Люся глянула на часы и заторопилась. Рудничный автобус отправлялся через двадцать минут. Хоть без нее и не уедут, неудобно все-таки заставлять себя ждать. Но то что опаздывать, но даже последней прийти не хотелось, когда все сидят на привычных местах и нетерпеливо поглядывают на часы.

— Можно трогать? — спросит водитель.

— Погоди! — откликнутся со всех сторон. — Раз, два, три, пятнадцать, двадцать… Одного не хватает. Кого же это, интересно? Никак Огарышева задерживается?..

Молниеносно одевшись, Люся метнулась к двери и только тут вспомнила про злополучную открытку. Как раз сегодня в диспансере был приемный день. Следующий приходился только на пятницу. Дожидаться в неизвестности целых два дня показалось невыносимым.

Она вновь посмотрела на синий циферблат часиков, крабьими клешнями охватывавших запястье, и позвонила Гале.

— Ты еще дома, Галюш? Какое счастье! Скажи нашим, чтоб не ждали. Я сегодня не выйду.

— Чтой-то ты надумала? — жуя и проглатывая, поинтересовалась Галя.

— К врачу надо.

— Заболела никак? — недоверчиво оживилась подруга. — Или?..

— Не знаю, — с напускным безразличием откликнулась Люся. — Вызывают зачем-то.

— Делать им нечего. А ты не ходи! Больно уж ты добросовестная у меня, Люш. Кому че в башку взбредет, а ты рада стараться… Может, отдохнуть захотела? Так учти, что сегодня в клубе концерт. Хоть к обеду управишься?

— Там видно будет. Постараюсь, — неопределенно пообещала Люся, чтобы поскорее закончить ненужный разговор.

— Ну, тебе видней, ты девушка самостоятельная… — уловив какую-то недосказанность, разочарованно протянула Галя. — В отдельной квартире живешь.

— Да брось ты, Галка, свои намеки, — возмутилась Люся. — Сказано тебе, что надо к врачу?!

— Кто вызывает хоть?

— Звонцова какая-то, — Люся с трудом разобрала неразборчивый почерк.
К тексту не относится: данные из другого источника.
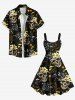 Plus Size Skull Flower Print Hawaii A Line Tank Dress -  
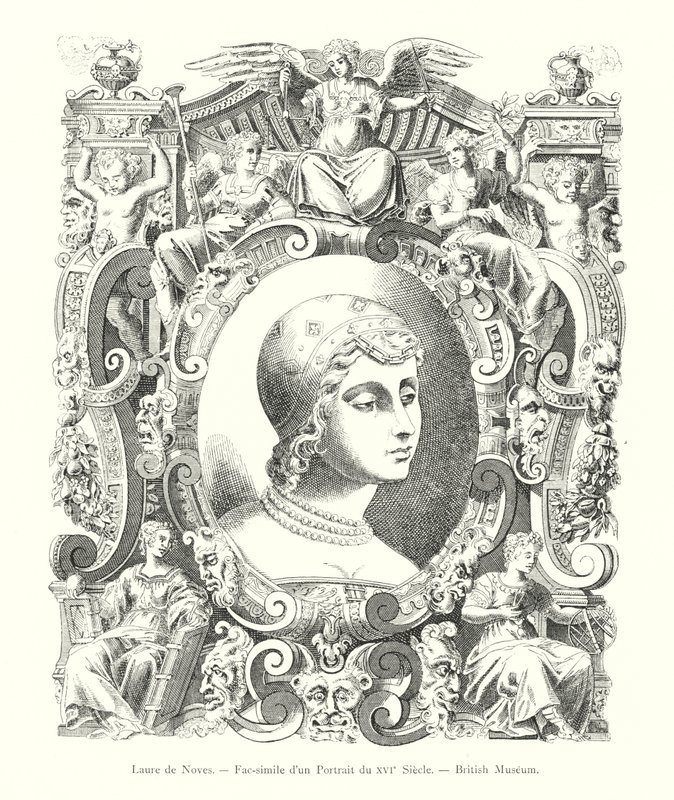 Laure de Noves, Fac-símile de um Retrato do Século XVI, Museu Britânico (gravura) de Italian School
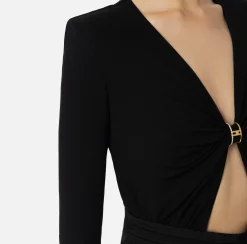 Abiti Red Carpet|Red Carpet|Elisabetta Franchi Abito red carpet in jersey con ampio spacco centrale Nero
— Ничего себе какая-то, — передразнила Галя. — Ха-ха! Это же бывшая Андрюшина краля. Змея подколодная.

— Серьезно?

— А то нет?.. Думаешь, почему он мне не звонит? Почему вечно занят? Это она его с толку сбивает. Будь уверена. Вцепилась мертвой хваткой и не пускает. Еще бы — последний шанс. Она ведь старуха.

— Ты же говорила, что они разошлись?

— Я говорила? Привет! Это Светка из горздрава напела. Помнишь? Мы тогда у Вадика собирались, перед Ламой?
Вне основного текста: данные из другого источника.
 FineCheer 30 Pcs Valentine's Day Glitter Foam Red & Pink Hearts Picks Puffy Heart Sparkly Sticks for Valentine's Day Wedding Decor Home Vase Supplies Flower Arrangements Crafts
— Да-да, — чтобы поскорее отвязаться, поторопилась согласиться Люся. — Тебе, наверное, бежать надо? После поговорим.

— Погоди! — вскрикнула Галя. — Не вешай трубку!.. Ты в самом деле собираешься пойти к этой?..

— Мне-то какая разница?

— Хороша, мать! А еще подруга любимая…

— Ну, если ты так ставишь вопрос… — Люся не успела договорить.

— Я шучу, Люш! — мгновенно переменила тон Галя. — Конечно же, сходи к ней, — сказала почти сердечно. — Говорят, она ничего, разбирается… Думаешь, у тебя с легкими что-нибудь?

— Ничего я не думаю, потом созвонимся.

— Целую тебя, Людок, не волнуйся. Вот увидишь, все обойдется. А на нее взгляни. Это даже полезно. Вдруг узнаешь чего? Чем черт не шутит?

Приемная радовала обилием зелени. Мягкие кресла и журнальные столики из стекла и гнутых никелированных трубок терялись среди причудливых филодендр, фикусов и пальм, касавшихся перистыми опахалами потолка. Это порождало иллюзию уединения. Низенький, обрамленный каменными плитками бассейн, в котором журчал фонтанчик и плавали жирные золотые рыбки, лишь довершал успокаивающую, нацеленную на бездумное созерцание обстановку. И все же больница всегда остается больницей. Горьковатый унылый запах, которым на веки вечные пропитались стерильно белые стены, напрочь глушил целебные отрицательные ионы, исходившие от рукотворного водоема, где чья-то умелая рука укоренила невиданные на семидесятой широте гиацинты.